AllergyAllergic conjunctivitis (Latin name)
By Bjarne Lühr Hansen PhD, MD and Philipp Skafte-Holm MD, Mentor Institute
If you are allergic to pollen, house-dust mite, cats or other things, you can have symptoms affecting the eyes as well as symptoms affecting the airways. The intensity of the symptoms may depend on the seasons. Allergy of pollen from trees (birch, hazel, alder) is worst during April and May, while people allergic to pollen from grass have trouble during June and July – this is true for the Northern hemisphere. People allergic to house-dust mites can have symptoms all year round, while allergy of dog or cat appears after direct and sometimes indirect contact with the animals.

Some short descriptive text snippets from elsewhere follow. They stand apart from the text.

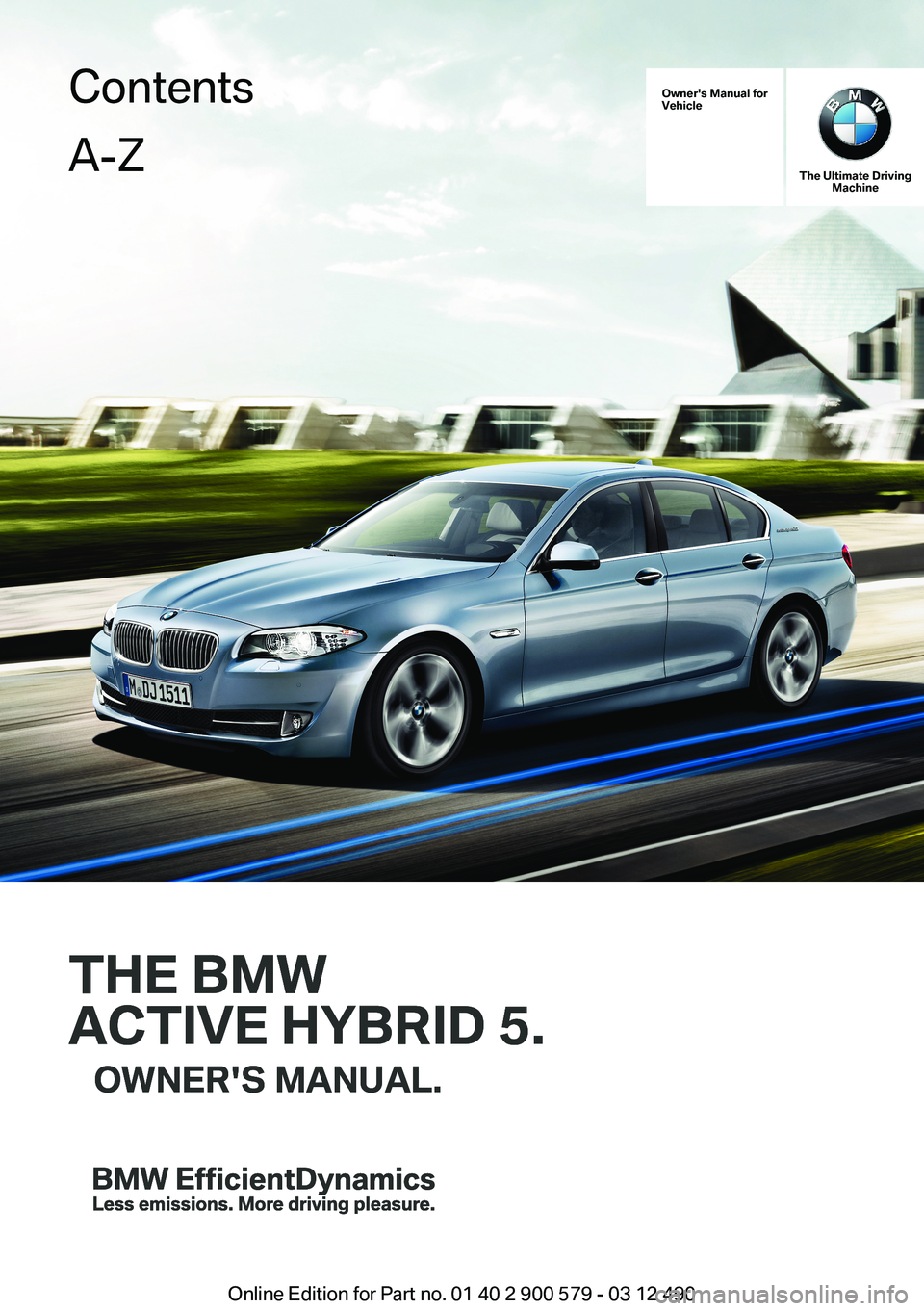 BMW ACTIVEHYBRID 5 2012  Owners Manual Owner's Manual forVehicle
THE BMW
ACTIVE HYBRID 5.
OWNER'S MANUAL.
The Ultimate DrivingMachine
THE BMW
ACTIVE HYBRID 5.
OWNER'S MANUAL.
ContentsA-Z
Online Edition for Part no. 01 40 2 900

Allergy occurs frequently and many have symptoms that affect the eyes. It is estimated that 20-25 % of the adult population has allergy affecting the eyes. Usually, it is younger persons – less than 30 years old – who are struck, while people from older age groups may also be bothered. Frequently, the illness occurs in families with allergic illnesses (hay fever, asthma, eczema). If your parents or siblings have hay fever or asthma, the risk of developing allergy affecting the eyes is bigger.
It is always both eyes that are affected. Allergy in the eyes appears first and foremost by itching in the eyes. Red eyes and lacrimation together with swollen eyelids also occur. Some experience sensitivity to light and are bothered by sunlight. Most people with allergy affecting the eyes are also affected in the upper airways by fits of sneezing, itching and a running nose.